— Begin Source —

FILED
NOT FOR PUBLICATION JUL 26 2010
MOLLY C. DWYER, CLERK
UNITED STATES COURT OF APPEALS U.S. COURT OF APPEALS
FOR THE NINTH CIRCUIT
MICHAEL OLIVER GIBBS, aka Julio No. 08-55472
Olivia Gealmoa,
D.C. No. 5:06-cv-01227-GPS-E
Petitioner - Appellant,
v. MEMORANDUM*
A. HEDGPETH, Warden, Salinas Valley
State Prison and MATTHEW CATE,
Secretary of the California Department of
Corrections and Rehabilitation,
Respondents - Appellees.
Appeal from the United States District Court
for the Central District of California
George P. Schiavelli, District Judge, Presiding
Submitted July 16, 2010**
Pasadena, California
*
This disposition is not appropriate for publication and is not precedent
except as provided by 9th Cir. R. 36-3.
**
The panel unanimously concludes this case is suitable for decision
without oral argument. See Fed. R. App. P. 34(a)(2).
Before: FARRIS and SILVERMAN, Circuit Judges, and ROBART, District
Judge.***
Michael Gibbs, currently in state custody in California, appeals the district
court’s denial and dismissal of his Petition for habeas corpus. The court dismissed
his pro se Petition because he had not filed a Reply on time. He argues that the
district court erred in doing so. We agree.

— End Source —
— Begin Provided material —

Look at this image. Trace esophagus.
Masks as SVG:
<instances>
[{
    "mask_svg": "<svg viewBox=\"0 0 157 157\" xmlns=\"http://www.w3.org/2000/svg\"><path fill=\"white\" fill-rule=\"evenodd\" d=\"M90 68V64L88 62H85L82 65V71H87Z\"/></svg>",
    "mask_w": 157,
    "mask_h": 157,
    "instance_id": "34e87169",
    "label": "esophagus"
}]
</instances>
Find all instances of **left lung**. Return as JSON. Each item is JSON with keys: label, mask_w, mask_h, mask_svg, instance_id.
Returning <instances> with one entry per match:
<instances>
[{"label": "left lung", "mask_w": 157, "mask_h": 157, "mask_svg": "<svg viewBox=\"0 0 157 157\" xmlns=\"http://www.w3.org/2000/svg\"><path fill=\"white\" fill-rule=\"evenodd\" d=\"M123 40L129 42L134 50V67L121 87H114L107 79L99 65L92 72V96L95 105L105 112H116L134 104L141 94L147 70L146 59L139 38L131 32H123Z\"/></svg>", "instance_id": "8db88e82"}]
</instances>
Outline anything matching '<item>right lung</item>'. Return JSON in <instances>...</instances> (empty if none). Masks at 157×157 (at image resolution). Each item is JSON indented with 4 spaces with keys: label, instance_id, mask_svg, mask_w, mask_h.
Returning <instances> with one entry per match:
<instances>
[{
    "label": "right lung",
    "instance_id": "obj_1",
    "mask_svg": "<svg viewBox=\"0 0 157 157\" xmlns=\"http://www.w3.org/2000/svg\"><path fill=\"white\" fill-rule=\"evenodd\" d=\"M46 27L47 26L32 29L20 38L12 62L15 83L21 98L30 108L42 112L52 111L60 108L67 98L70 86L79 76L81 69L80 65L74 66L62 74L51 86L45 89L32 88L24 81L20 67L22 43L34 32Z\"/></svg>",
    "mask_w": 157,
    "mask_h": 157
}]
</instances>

— End Provided material —

[Exercise directions] Repeat the portion of the appeals court memorandum starting with "Appeal from the" and going on through "App. P. 34(a)(2).".

[Reply to the exercise]
Appeal from the United States District Court
for the Central District of California
George P. Schiavelli, District Judge, Presiding
Submitted July 16, 2010**
Pasadena, California
*
This disposition is not appropriate for publication and is not precedent
except as provided by 9th Cir. R. 36-3.
**
The panel unanimously concludes this case is suitable for decision
without oral argument. See Fed. R. App. P. 34(a)(2).